Predicting photoemission intensities and angular distributions with real-time density-functional theory

Photoemission spectroscopy is one of the most frequently used tools for characterizing the electronic structure of condensed matter systems. We discuss a scheme for simulating photoemission from finite systems based on time-dependent density-functional theory. It allows for the first-principles calculation of relative electron binding energies, ionization cross sections, and anisotropy parameters. We extract these photoemission spectroscopy observables from Kohn-Sham orbitals propagated in real time. We demonstrate that the approach is capable of estimating photoemission intensities, i.e., peak heights. It can also reliably predict the angular distribution of photoelectrons. For the example of benzene we contrast calculated angular distribution anisotropy parameters to experimental reference data. Self-interaction free Kohn-Sham theory yields meaningful outer valence single-particle states in the right energetic order. We discuss how to properly choose the complex absorbing potential that is used in the simulations.

Figure 1

Blue arrows indicate the seven different directions of the light polarization that were chosen to simulate the angularly averaged photoemission spectrum of the benzene molecule. In the chosen coordinate system shown in the figure, the polarization directions indicated by the blue arrows correspond to the vectors $(1,0,0), (0,1,0), (0,0,1), (1,1,0), (1,1,1), (0,1,1)$, and $(1,0,1)$.

Figure 2

Photoemission spectrum of benzene. Black dashed line: Experimental spectrum from Ref. [52]. Orange full line: Photoemission spectrum as predicted by TD-SIC. Dotted blue line: Ground-state SIC eigenvalues folded by Gaussian functions with a width of 0.4 eV. Blue bars indicate the positions of the SIC eigenvalues. The peak position and height at the smallest binding energy were scaled to match the corresponding experimental peak for all theoretical spectra.

■ **EXTRACTED DATA**:

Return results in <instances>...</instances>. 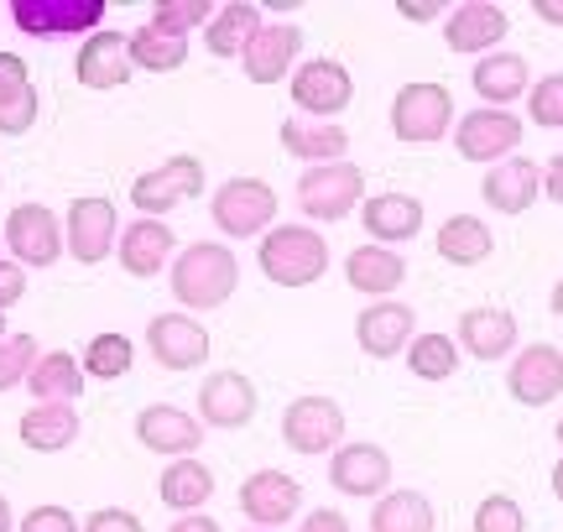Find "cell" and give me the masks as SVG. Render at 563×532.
<instances>
[{
	"mask_svg": "<svg viewBox=\"0 0 563 532\" xmlns=\"http://www.w3.org/2000/svg\"><path fill=\"white\" fill-rule=\"evenodd\" d=\"M235 282H241V262H235V251L220 246V241H194V246L173 262V298H178L188 313H194V308L230 303Z\"/></svg>",
	"mask_w": 563,
	"mask_h": 532,
	"instance_id": "6da1fadb",
	"label": "cell"
},
{
	"mask_svg": "<svg viewBox=\"0 0 563 532\" xmlns=\"http://www.w3.org/2000/svg\"><path fill=\"white\" fill-rule=\"evenodd\" d=\"M256 262H262V277L277 287H308L319 282L323 271H329V246H323L319 230L308 225H277L262 235V251H256Z\"/></svg>",
	"mask_w": 563,
	"mask_h": 532,
	"instance_id": "7a4b0ae2",
	"label": "cell"
},
{
	"mask_svg": "<svg viewBox=\"0 0 563 532\" xmlns=\"http://www.w3.org/2000/svg\"><path fill=\"white\" fill-rule=\"evenodd\" d=\"M454 125V95H449V84H402L397 89V100H391V131H397V142H439L443 131Z\"/></svg>",
	"mask_w": 563,
	"mask_h": 532,
	"instance_id": "3957f363",
	"label": "cell"
},
{
	"mask_svg": "<svg viewBox=\"0 0 563 532\" xmlns=\"http://www.w3.org/2000/svg\"><path fill=\"white\" fill-rule=\"evenodd\" d=\"M214 225L235 241H251V235H266V225L277 220V188L266 178H230V184L214 193Z\"/></svg>",
	"mask_w": 563,
	"mask_h": 532,
	"instance_id": "277c9868",
	"label": "cell"
},
{
	"mask_svg": "<svg viewBox=\"0 0 563 532\" xmlns=\"http://www.w3.org/2000/svg\"><path fill=\"white\" fill-rule=\"evenodd\" d=\"M365 193V173L355 163H323V167H308L298 178V204L308 220H323V225H334L344 220L350 209L361 204Z\"/></svg>",
	"mask_w": 563,
	"mask_h": 532,
	"instance_id": "5b68a950",
	"label": "cell"
},
{
	"mask_svg": "<svg viewBox=\"0 0 563 532\" xmlns=\"http://www.w3.org/2000/svg\"><path fill=\"white\" fill-rule=\"evenodd\" d=\"M203 193V163L199 157H167L162 167L141 173L131 184V204L141 209V220H162L167 209H178L183 199H199Z\"/></svg>",
	"mask_w": 563,
	"mask_h": 532,
	"instance_id": "8992f818",
	"label": "cell"
},
{
	"mask_svg": "<svg viewBox=\"0 0 563 532\" xmlns=\"http://www.w3.org/2000/svg\"><path fill=\"white\" fill-rule=\"evenodd\" d=\"M282 439L298 454H334L344 444V408L334 397H298L282 412Z\"/></svg>",
	"mask_w": 563,
	"mask_h": 532,
	"instance_id": "52a82bcc",
	"label": "cell"
},
{
	"mask_svg": "<svg viewBox=\"0 0 563 532\" xmlns=\"http://www.w3.org/2000/svg\"><path fill=\"white\" fill-rule=\"evenodd\" d=\"M517 142H522V121L511 115V110H490V104H481V110H470L460 121V131H454V146H460L464 163H511V152H517Z\"/></svg>",
	"mask_w": 563,
	"mask_h": 532,
	"instance_id": "ba28073f",
	"label": "cell"
},
{
	"mask_svg": "<svg viewBox=\"0 0 563 532\" xmlns=\"http://www.w3.org/2000/svg\"><path fill=\"white\" fill-rule=\"evenodd\" d=\"M350 95H355L350 68L334 58H308V63H298V74H292V104H298L308 121L340 115L344 104H350Z\"/></svg>",
	"mask_w": 563,
	"mask_h": 532,
	"instance_id": "9c48e42d",
	"label": "cell"
},
{
	"mask_svg": "<svg viewBox=\"0 0 563 532\" xmlns=\"http://www.w3.org/2000/svg\"><path fill=\"white\" fill-rule=\"evenodd\" d=\"M146 345H152V361L162 370H194L209 361V329L194 319V313H157L146 324Z\"/></svg>",
	"mask_w": 563,
	"mask_h": 532,
	"instance_id": "30bf717a",
	"label": "cell"
},
{
	"mask_svg": "<svg viewBox=\"0 0 563 532\" xmlns=\"http://www.w3.org/2000/svg\"><path fill=\"white\" fill-rule=\"evenodd\" d=\"M5 246L26 266H53L63 256V225L47 204H16L5 214Z\"/></svg>",
	"mask_w": 563,
	"mask_h": 532,
	"instance_id": "8fae6325",
	"label": "cell"
},
{
	"mask_svg": "<svg viewBox=\"0 0 563 532\" xmlns=\"http://www.w3.org/2000/svg\"><path fill=\"white\" fill-rule=\"evenodd\" d=\"M115 235H121V214L110 199H95V193H84L68 204V256L84 266H95L110 256L115 246Z\"/></svg>",
	"mask_w": 563,
	"mask_h": 532,
	"instance_id": "7c38bea8",
	"label": "cell"
},
{
	"mask_svg": "<svg viewBox=\"0 0 563 532\" xmlns=\"http://www.w3.org/2000/svg\"><path fill=\"white\" fill-rule=\"evenodd\" d=\"M329 480L344 496H365V501L376 496L382 501L386 486H391V454L382 444H340L329 459Z\"/></svg>",
	"mask_w": 563,
	"mask_h": 532,
	"instance_id": "4fadbf2b",
	"label": "cell"
},
{
	"mask_svg": "<svg viewBox=\"0 0 563 532\" xmlns=\"http://www.w3.org/2000/svg\"><path fill=\"white\" fill-rule=\"evenodd\" d=\"M11 16L26 37H58V32L100 26L104 0H11Z\"/></svg>",
	"mask_w": 563,
	"mask_h": 532,
	"instance_id": "5bb4252c",
	"label": "cell"
},
{
	"mask_svg": "<svg viewBox=\"0 0 563 532\" xmlns=\"http://www.w3.org/2000/svg\"><path fill=\"white\" fill-rule=\"evenodd\" d=\"M241 512L251 517L256 528L277 532L282 522H292V517L302 512V486L282 470H256L241 486Z\"/></svg>",
	"mask_w": 563,
	"mask_h": 532,
	"instance_id": "9a60e30c",
	"label": "cell"
},
{
	"mask_svg": "<svg viewBox=\"0 0 563 532\" xmlns=\"http://www.w3.org/2000/svg\"><path fill=\"white\" fill-rule=\"evenodd\" d=\"M355 340L371 361H391L418 340V313H412V303H371L355 319Z\"/></svg>",
	"mask_w": 563,
	"mask_h": 532,
	"instance_id": "2e32d148",
	"label": "cell"
},
{
	"mask_svg": "<svg viewBox=\"0 0 563 532\" xmlns=\"http://www.w3.org/2000/svg\"><path fill=\"white\" fill-rule=\"evenodd\" d=\"M136 439H141V444H146L152 454H167V459H188V454H199V444H203V423L194 418V412L157 402V408H141V412H136Z\"/></svg>",
	"mask_w": 563,
	"mask_h": 532,
	"instance_id": "e0dca14e",
	"label": "cell"
},
{
	"mask_svg": "<svg viewBox=\"0 0 563 532\" xmlns=\"http://www.w3.org/2000/svg\"><path fill=\"white\" fill-rule=\"evenodd\" d=\"M256 418V387L241 370H214L199 387V423L209 429H245Z\"/></svg>",
	"mask_w": 563,
	"mask_h": 532,
	"instance_id": "ac0fdd59",
	"label": "cell"
},
{
	"mask_svg": "<svg viewBox=\"0 0 563 532\" xmlns=\"http://www.w3.org/2000/svg\"><path fill=\"white\" fill-rule=\"evenodd\" d=\"M511 397L522 408H548L563 391V350L553 345H527L517 361H511V376H506Z\"/></svg>",
	"mask_w": 563,
	"mask_h": 532,
	"instance_id": "d6986e66",
	"label": "cell"
},
{
	"mask_svg": "<svg viewBox=\"0 0 563 532\" xmlns=\"http://www.w3.org/2000/svg\"><path fill=\"white\" fill-rule=\"evenodd\" d=\"M79 84L84 89H121L136 63H131V37L125 32H89L79 47Z\"/></svg>",
	"mask_w": 563,
	"mask_h": 532,
	"instance_id": "ffe728a7",
	"label": "cell"
},
{
	"mask_svg": "<svg viewBox=\"0 0 563 532\" xmlns=\"http://www.w3.org/2000/svg\"><path fill=\"white\" fill-rule=\"evenodd\" d=\"M506 11L501 5H490V0H464V5H454L449 11V21H443V42H449V53H490L496 42L506 37Z\"/></svg>",
	"mask_w": 563,
	"mask_h": 532,
	"instance_id": "44dd1931",
	"label": "cell"
},
{
	"mask_svg": "<svg viewBox=\"0 0 563 532\" xmlns=\"http://www.w3.org/2000/svg\"><path fill=\"white\" fill-rule=\"evenodd\" d=\"M298 53H302V32L298 26H262L256 42L245 47V79L251 84H282L298 74Z\"/></svg>",
	"mask_w": 563,
	"mask_h": 532,
	"instance_id": "7402d4cb",
	"label": "cell"
},
{
	"mask_svg": "<svg viewBox=\"0 0 563 532\" xmlns=\"http://www.w3.org/2000/svg\"><path fill=\"white\" fill-rule=\"evenodd\" d=\"M481 193L496 214H527V209L538 204V193H543V167L527 163V157H511V163L485 173Z\"/></svg>",
	"mask_w": 563,
	"mask_h": 532,
	"instance_id": "603a6c76",
	"label": "cell"
},
{
	"mask_svg": "<svg viewBox=\"0 0 563 532\" xmlns=\"http://www.w3.org/2000/svg\"><path fill=\"white\" fill-rule=\"evenodd\" d=\"M282 146L308 167H323V163H344L350 152V131L334 121H308V115H287L282 121Z\"/></svg>",
	"mask_w": 563,
	"mask_h": 532,
	"instance_id": "cb8c5ba5",
	"label": "cell"
},
{
	"mask_svg": "<svg viewBox=\"0 0 563 532\" xmlns=\"http://www.w3.org/2000/svg\"><path fill=\"white\" fill-rule=\"evenodd\" d=\"M475 361H501V355H511V345H517V319L506 313V308L485 303V308H464L460 313V334H454Z\"/></svg>",
	"mask_w": 563,
	"mask_h": 532,
	"instance_id": "d4e9b609",
	"label": "cell"
},
{
	"mask_svg": "<svg viewBox=\"0 0 563 532\" xmlns=\"http://www.w3.org/2000/svg\"><path fill=\"white\" fill-rule=\"evenodd\" d=\"M361 225L376 235V246H402L422 230V204L412 193H371L361 204Z\"/></svg>",
	"mask_w": 563,
	"mask_h": 532,
	"instance_id": "484cf974",
	"label": "cell"
},
{
	"mask_svg": "<svg viewBox=\"0 0 563 532\" xmlns=\"http://www.w3.org/2000/svg\"><path fill=\"white\" fill-rule=\"evenodd\" d=\"M344 282L365 298H391L407 282V262L391 246H355L344 256Z\"/></svg>",
	"mask_w": 563,
	"mask_h": 532,
	"instance_id": "4316f807",
	"label": "cell"
},
{
	"mask_svg": "<svg viewBox=\"0 0 563 532\" xmlns=\"http://www.w3.org/2000/svg\"><path fill=\"white\" fill-rule=\"evenodd\" d=\"M173 225L167 220H136V225L121 235V266L131 277H157L162 266L173 262Z\"/></svg>",
	"mask_w": 563,
	"mask_h": 532,
	"instance_id": "83f0119b",
	"label": "cell"
},
{
	"mask_svg": "<svg viewBox=\"0 0 563 532\" xmlns=\"http://www.w3.org/2000/svg\"><path fill=\"white\" fill-rule=\"evenodd\" d=\"M470 84H475V95H481L490 110H506L511 100L527 95V58L522 53H485V58L475 63Z\"/></svg>",
	"mask_w": 563,
	"mask_h": 532,
	"instance_id": "f1b7e54d",
	"label": "cell"
},
{
	"mask_svg": "<svg viewBox=\"0 0 563 532\" xmlns=\"http://www.w3.org/2000/svg\"><path fill=\"white\" fill-rule=\"evenodd\" d=\"M262 26H266L262 5H251V0H230V5H220L214 21L203 26V42H209V53H214V58H235V53L245 58V47L256 42Z\"/></svg>",
	"mask_w": 563,
	"mask_h": 532,
	"instance_id": "f546056e",
	"label": "cell"
},
{
	"mask_svg": "<svg viewBox=\"0 0 563 532\" xmlns=\"http://www.w3.org/2000/svg\"><path fill=\"white\" fill-rule=\"evenodd\" d=\"M79 412H74V402H37V408L21 418V444L37 454H58L68 450L74 439H79Z\"/></svg>",
	"mask_w": 563,
	"mask_h": 532,
	"instance_id": "4dcf8cb0",
	"label": "cell"
},
{
	"mask_svg": "<svg viewBox=\"0 0 563 532\" xmlns=\"http://www.w3.org/2000/svg\"><path fill=\"white\" fill-rule=\"evenodd\" d=\"M157 496L173 507V512H199L203 501L214 496V470L203 465L199 454H188V459H173L167 470H162V480H157Z\"/></svg>",
	"mask_w": 563,
	"mask_h": 532,
	"instance_id": "1f68e13d",
	"label": "cell"
},
{
	"mask_svg": "<svg viewBox=\"0 0 563 532\" xmlns=\"http://www.w3.org/2000/svg\"><path fill=\"white\" fill-rule=\"evenodd\" d=\"M26 391L37 402H79L84 397V366L68 355V350H47L32 376H26Z\"/></svg>",
	"mask_w": 563,
	"mask_h": 532,
	"instance_id": "d6a6232c",
	"label": "cell"
},
{
	"mask_svg": "<svg viewBox=\"0 0 563 532\" xmlns=\"http://www.w3.org/2000/svg\"><path fill=\"white\" fill-rule=\"evenodd\" d=\"M490 251H496V235H490L485 220H475V214H454V220H443L439 256L449 266H481Z\"/></svg>",
	"mask_w": 563,
	"mask_h": 532,
	"instance_id": "836d02e7",
	"label": "cell"
},
{
	"mask_svg": "<svg viewBox=\"0 0 563 532\" xmlns=\"http://www.w3.org/2000/svg\"><path fill=\"white\" fill-rule=\"evenodd\" d=\"M439 517H433V501L422 491H386L371 512V532H433Z\"/></svg>",
	"mask_w": 563,
	"mask_h": 532,
	"instance_id": "e575fe53",
	"label": "cell"
},
{
	"mask_svg": "<svg viewBox=\"0 0 563 532\" xmlns=\"http://www.w3.org/2000/svg\"><path fill=\"white\" fill-rule=\"evenodd\" d=\"M407 370L418 381H449L460 370V340H449V334H418L407 345Z\"/></svg>",
	"mask_w": 563,
	"mask_h": 532,
	"instance_id": "d590c367",
	"label": "cell"
},
{
	"mask_svg": "<svg viewBox=\"0 0 563 532\" xmlns=\"http://www.w3.org/2000/svg\"><path fill=\"white\" fill-rule=\"evenodd\" d=\"M183 58H188V42L162 37L152 26H136V32H131V63L146 68V74H173V68H183Z\"/></svg>",
	"mask_w": 563,
	"mask_h": 532,
	"instance_id": "8d00e7d4",
	"label": "cell"
},
{
	"mask_svg": "<svg viewBox=\"0 0 563 532\" xmlns=\"http://www.w3.org/2000/svg\"><path fill=\"white\" fill-rule=\"evenodd\" d=\"M214 11H220V5H209V0H157L146 26H152V32H162V37H178L183 42L194 26H209V21H214Z\"/></svg>",
	"mask_w": 563,
	"mask_h": 532,
	"instance_id": "74e56055",
	"label": "cell"
},
{
	"mask_svg": "<svg viewBox=\"0 0 563 532\" xmlns=\"http://www.w3.org/2000/svg\"><path fill=\"white\" fill-rule=\"evenodd\" d=\"M136 361V345L125 340V334H95L89 350H84V376H100V381H115L125 376Z\"/></svg>",
	"mask_w": 563,
	"mask_h": 532,
	"instance_id": "f35d334b",
	"label": "cell"
},
{
	"mask_svg": "<svg viewBox=\"0 0 563 532\" xmlns=\"http://www.w3.org/2000/svg\"><path fill=\"white\" fill-rule=\"evenodd\" d=\"M37 361H42V350L32 334H5V340H0V391L21 387Z\"/></svg>",
	"mask_w": 563,
	"mask_h": 532,
	"instance_id": "ab89813d",
	"label": "cell"
},
{
	"mask_svg": "<svg viewBox=\"0 0 563 532\" xmlns=\"http://www.w3.org/2000/svg\"><path fill=\"white\" fill-rule=\"evenodd\" d=\"M527 115H532V125H543V131H559L563 125V74H548V79L532 84Z\"/></svg>",
	"mask_w": 563,
	"mask_h": 532,
	"instance_id": "60d3db41",
	"label": "cell"
},
{
	"mask_svg": "<svg viewBox=\"0 0 563 532\" xmlns=\"http://www.w3.org/2000/svg\"><path fill=\"white\" fill-rule=\"evenodd\" d=\"M475 532H527V512L511 501V496H485L475 507Z\"/></svg>",
	"mask_w": 563,
	"mask_h": 532,
	"instance_id": "b9f144b4",
	"label": "cell"
},
{
	"mask_svg": "<svg viewBox=\"0 0 563 532\" xmlns=\"http://www.w3.org/2000/svg\"><path fill=\"white\" fill-rule=\"evenodd\" d=\"M32 121H37V89H26V95L0 104V136H26Z\"/></svg>",
	"mask_w": 563,
	"mask_h": 532,
	"instance_id": "7bdbcfd3",
	"label": "cell"
},
{
	"mask_svg": "<svg viewBox=\"0 0 563 532\" xmlns=\"http://www.w3.org/2000/svg\"><path fill=\"white\" fill-rule=\"evenodd\" d=\"M21 532H79V522L68 507H37V512H26Z\"/></svg>",
	"mask_w": 563,
	"mask_h": 532,
	"instance_id": "ee69618b",
	"label": "cell"
},
{
	"mask_svg": "<svg viewBox=\"0 0 563 532\" xmlns=\"http://www.w3.org/2000/svg\"><path fill=\"white\" fill-rule=\"evenodd\" d=\"M32 89V79H26V63L16 58V53H0V104L16 100V95H26Z\"/></svg>",
	"mask_w": 563,
	"mask_h": 532,
	"instance_id": "f6af8a7d",
	"label": "cell"
},
{
	"mask_svg": "<svg viewBox=\"0 0 563 532\" xmlns=\"http://www.w3.org/2000/svg\"><path fill=\"white\" fill-rule=\"evenodd\" d=\"M84 532H146V528H141L136 512H125V507H104V512H95L89 522H84Z\"/></svg>",
	"mask_w": 563,
	"mask_h": 532,
	"instance_id": "bcb514c9",
	"label": "cell"
},
{
	"mask_svg": "<svg viewBox=\"0 0 563 532\" xmlns=\"http://www.w3.org/2000/svg\"><path fill=\"white\" fill-rule=\"evenodd\" d=\"M21 292H26V271H21V262H0V313L16 308Z\"/></svg>",
	"mask_w": 563,
	"mask_h": 532,
	"instance_id": "7dc6e473",
	"label": "cell"
},
{
	"mask_svg": "<svg viewBox=\"0 0 563 532\" xmlns=\"http://www.w3.org/2000/svg\"><path fill=\"white\" fill-rule=\"evenodd\" d=\"M302 532H350V522H344V512H334V507H319V512L302 517Z\"/></svg>",
	"mask_w": 563,
	"mask_h": 532,
	"instance_id": "c3c4849f",
	"label": "cell"
},
{
	"mask_svg": "<svg viewBox=\"0 0 563 532\" xmlns=\"http://www.w3.org/2000/svg\"><path fill=\"white\" fill-rule=\"evenodd\" d=\"M397 11H402L407 21H418V26H422V21H433L443 11V0H397Z\"/></svg>",
	"mask_w": 563,
	"mask_h": 532,
	"instance_id": "681fc988",
	"label": "cell"
},
{
	"mask_svg": "<svg viewBox=\"0 0 563 532\" xmlns=\"http://www.w3.org/2000/svg\"><path fill=\"white\" fill-rule=\"evenodd\" d=\"M543 193L553 199V204H563V152L543 167Z\"/></svg>",
	"mask_w": 563,
	"mask_h": 532,
	"instance_id": "f907efd6",
	"label": "cell"
},
{
	"mask_svg": "<svg viewBox=\"0 0 563 532\" xmlns=\"http://www.w3.org/2000/svg\"><path fill=\"white\" fill-rule=\"evenodd\" d=\"M167 532H220V522H214V517H203V512H188V517H178Z\"/></svg>",
	"mask_w": 563,
	"mask_h": 532,
	"instance_id": "816d5d0a",
	"label": "cell"
},
{
	"mask_svg": "<svg viewBox=\"0 0 563 532\" xmlns=\"http://www.w3.org/2000/svg\"><path fill=\"white\" fill-rule=\"evenodd\" d=\"M532 11H538L548 26H563V0H532Z\"/></svg>",
	"mask_w": 563,
	"mask_h": 532,
	"instance_id": "f5cc1de1",
	"label": "cell"
},
{
	"mask_svg": "<svg viewBox=\"0 0 563 532\" xmlns=\"http://www.w3.org/2000/svg\"><path fill=\"white\" fill-rule=\"evenodd\" d=\"M11 528H16V517H11V501L0 496V532H11Z\"/></svg>",
	"mask_w": 563,
	"mask_h": 532,
	"instance_id": "db71d44e",
	"label": "cell"
},
{
	"mask_svg": "<svg viewBox=\"0 0 563 532\" xmlns=\"http://www.w3.org/2000/svg\"><path fill=\"white\" fill-rule=\"evenodd\" d=\"M553 313L563 319V277H559V287H553Z\"/></svg>",
	"mask_w": 563,
	"mask_h": 532,
	"instance_id": "11a10c76",
	"label": "cell"
},
{
	"mask_svg": "<svg viewBox=\"0 0 563 532\" xmlns=\"http://www.w3.org/2000/svg\"><path fill=\"white\" fill-rule=\"evenodd\" d=\"M553 496L563 501V459H559V470H553Z\"/></svg>",
	"mask_w": 563,
	"mask_h": 532,
	"instance_id": "9f6ffc18",
	"label": "cell"
},
{
	"mask_svg": "<svg viewBox=\"0 0 563 532\" xmlns=\"http://www.w3.org/2000/svg\"><path fill=\"white\" fill-rule=\"evenodd\" d=\"M553 433H559V450H563V418H559V429H553Z\"/></svg>",
	"mask_w": 563,
	"mask_h": 532,
	"instance_id": "6f0895ef",
	"label": "cell"
},
{
	"mask_svg": "<svg viewBox=\"0 0 563 532\" xmlns=\"http://www.w3.org/2000/svg\"><path fill=\"white\" fill-rule=\"evenodd\" d=\"M0 340H5V313H0Z\"/></svg>",
	"mask_w": 563,
	"mask_h": 532,
	"instance_id": "680465c9",
	"label": "cell"
},
{
	"mask_svg": "<svg viewBox=\"0 0 563 532\" xmlns=\"http://www.w3.org/2000/svg\"><path fill=\"white\" fill-rule=\"evenodd\" d=\"M0 246H5V230H0Z\"/></svg>",
	"mask_w": 563,
	"mask_h": 532,
	"instance_id": "91938a15",
	"label": "cell"
},
{
	"mask_svg": "<svg viewBox=\"0 0 563 532\" xmlns=\"http://www.w3.org/2000/svg\"><path fill=\"white\" fill-rule=\"evenodd\" d=\"M251 532H266V528H251Z\"/></svg>",
	"mask_w": 563,
	"mask_h": 532,
	"instance_id": "94428289",
	"label": "cell"
}]
</instances>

■ **PROBLEMS TO SOLVE**:
a) Copy the part of the photoemission text starting with "Blue arrows indicate" and going on through "all theoretical spectra.".
b) According to the photoemission text, what width do the Gaussian functions have that fold the ground-state SIC eigenvalues?
c) Say whether each statement agrees with the photoemission text, answering yes or no and quoting the deciding words.
(i) Calculated anisotropy parameters for benzene are compared with experimental reference data.
(ii) In Figure 2, the experimental spectrum appears as an orange full line.
(iii) The Kohn-Sham orbitals are propagated in imaginary time.

■ **COMPLETED EXERCISE**:
a)
Blue arrows indicate the seven different directions of the light polarization that were chosen to simulate the angularly averaged photoemission spectrum of the benzene molecule. In the chosen coordinate system shown in the figure, the polarization directions indicated by the blue arrows correspond to the vectors $(1,0,0), (0,1,0), (0,0,1), (1,1,0), (1,1,1), (0,1,1)$, and $(1,0,1)$.

Figure 2

Photoemission spectrum of benzene. Black dashed line: Experimental spectrum from Ref. [52]. Orange full line: Photoemission spectrum as predicted by TD-SIC. Dotted blue line: Ground-state SIC eigenvalues folded by Gaussian functions with a width of 0.4 eV. Blue bars indicate the positions of the SIC eigenvalues. The peak position and height at the smallest binding energy were scaled to match the corresponding experimental peak for all theoretical spectra.

b) 0.4 eV.

c)
(i) Yes: "For the example of benzene we contrast calculated angular distribution anisotropy parameters to experimental reference data."
(ii) No: "Black dashed line: Experimental spectrum from Ref. [52]."
(iii) No: "We extract these photoemission spectroscopy observables from Kohn-Sham orbitals propagated in real time."